*** Opening DATASET EXCERPTS ***

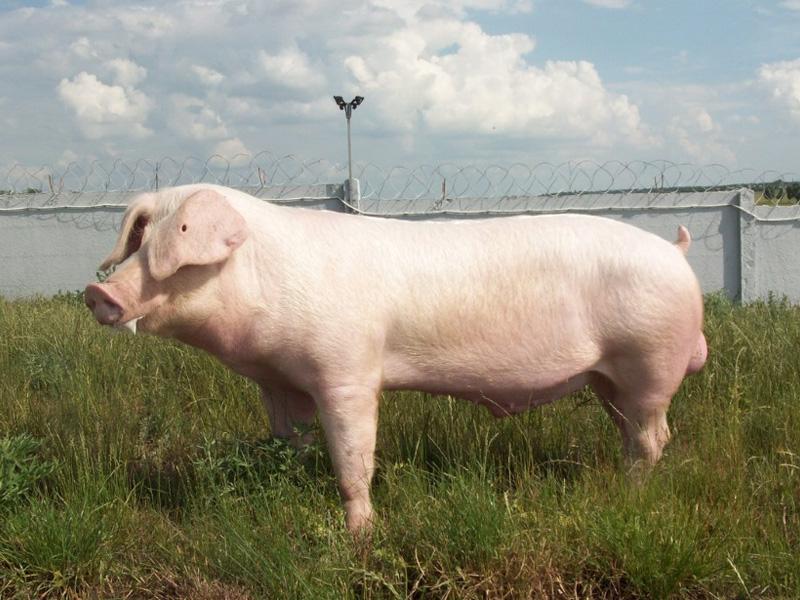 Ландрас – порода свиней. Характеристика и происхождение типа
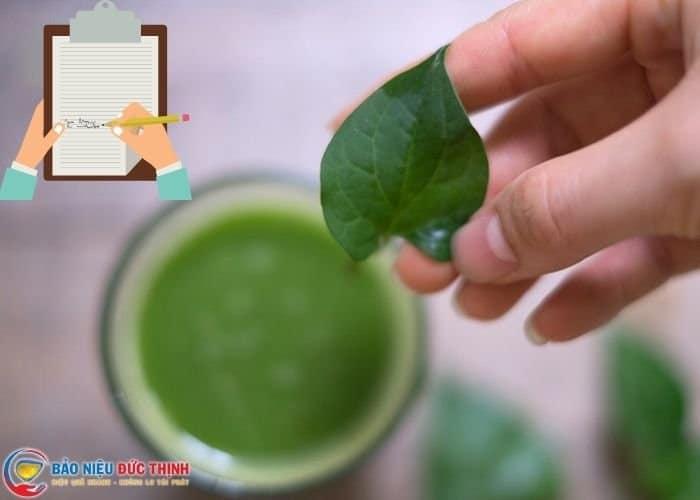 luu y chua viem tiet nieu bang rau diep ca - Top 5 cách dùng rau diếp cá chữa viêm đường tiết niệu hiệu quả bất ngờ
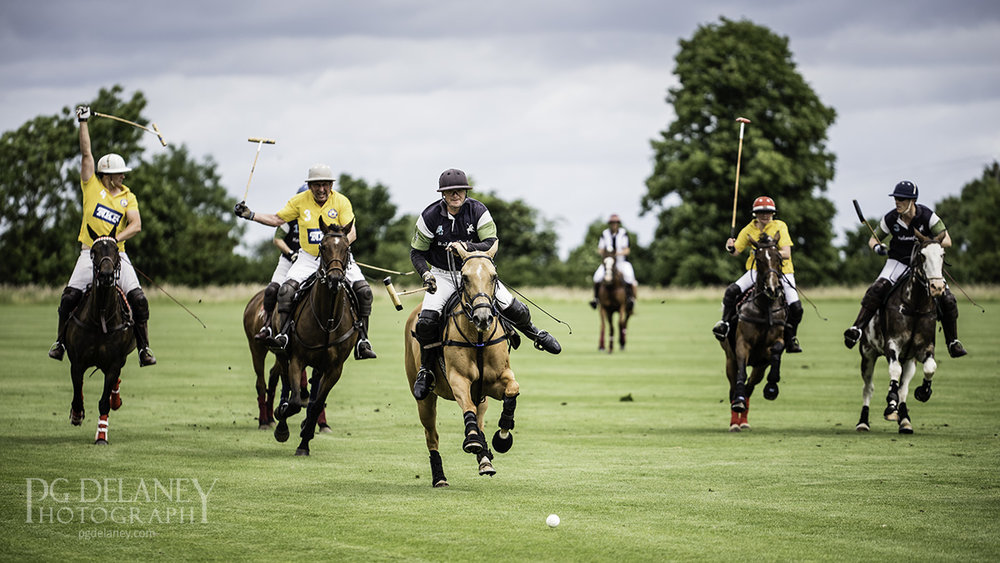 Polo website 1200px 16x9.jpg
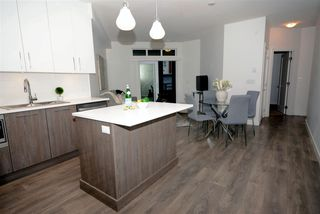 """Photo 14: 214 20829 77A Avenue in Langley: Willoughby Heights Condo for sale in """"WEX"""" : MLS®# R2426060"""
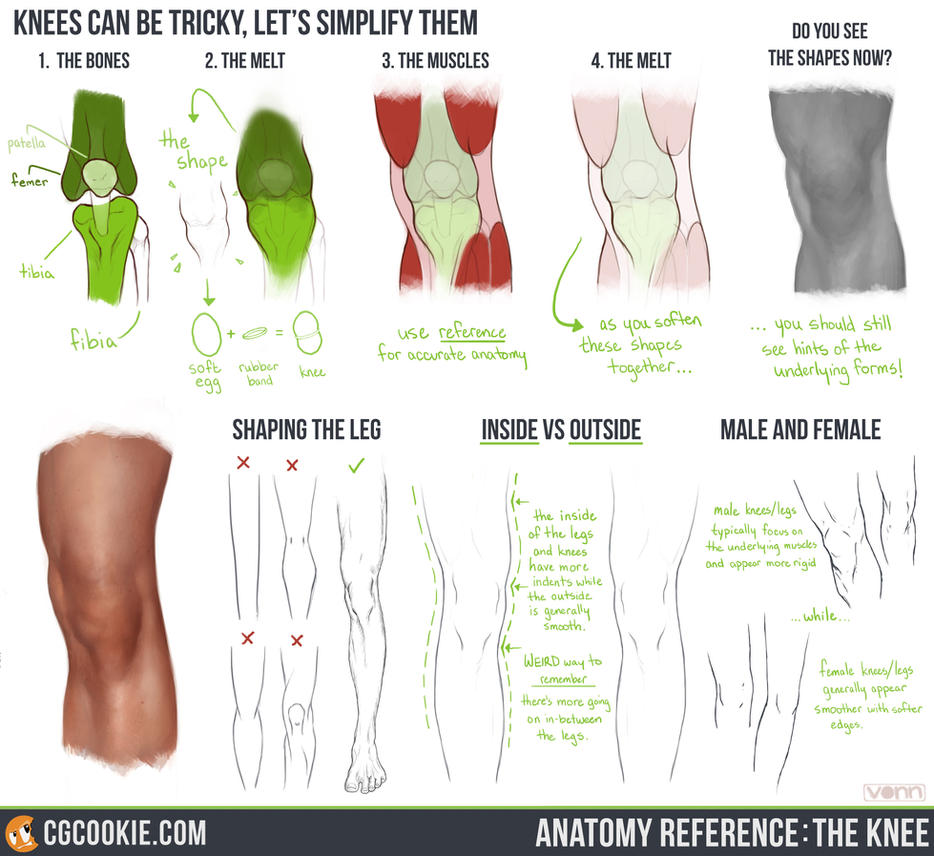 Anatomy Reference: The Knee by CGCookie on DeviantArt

*** Closing DATASET EXCERPTS ***
*** Opening DATASET EXCERPTS ***

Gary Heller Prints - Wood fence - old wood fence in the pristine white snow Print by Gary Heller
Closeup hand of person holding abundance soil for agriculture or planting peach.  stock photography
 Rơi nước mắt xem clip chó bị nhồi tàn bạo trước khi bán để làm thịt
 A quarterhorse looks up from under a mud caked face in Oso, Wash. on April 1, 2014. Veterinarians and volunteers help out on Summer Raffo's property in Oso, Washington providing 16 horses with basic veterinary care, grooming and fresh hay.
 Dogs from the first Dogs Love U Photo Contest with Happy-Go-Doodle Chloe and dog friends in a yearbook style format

*** Closing DATASET EXCERPTS ***

> [INSTRUCTIONS FOR THE TASK]
Starting at the line above with "Ландрас – порода", output every line exactly up to and including the line with "Anatomy Reference: The", but none of the pictures.

> [TASK RESPONSE]
 Ландрас – порода свиней. Характеристика и происхождение типа
 luu y chua viem tiet nieu bang rau diep ca - Top 5 cách dùng rau diếp cá chữa viêm đường tiết niệu hiệu quả bất ngờ
 Polo website 1200px 16x9.jpg
 """Photo 14: 214 20829 77A Avenue in Langley: Willoughby Heights Condo for sale in """"WEX"""" : MLS®# R2426060"""
 Anatomy Reference: The Knee by CGCookie on DeviantArt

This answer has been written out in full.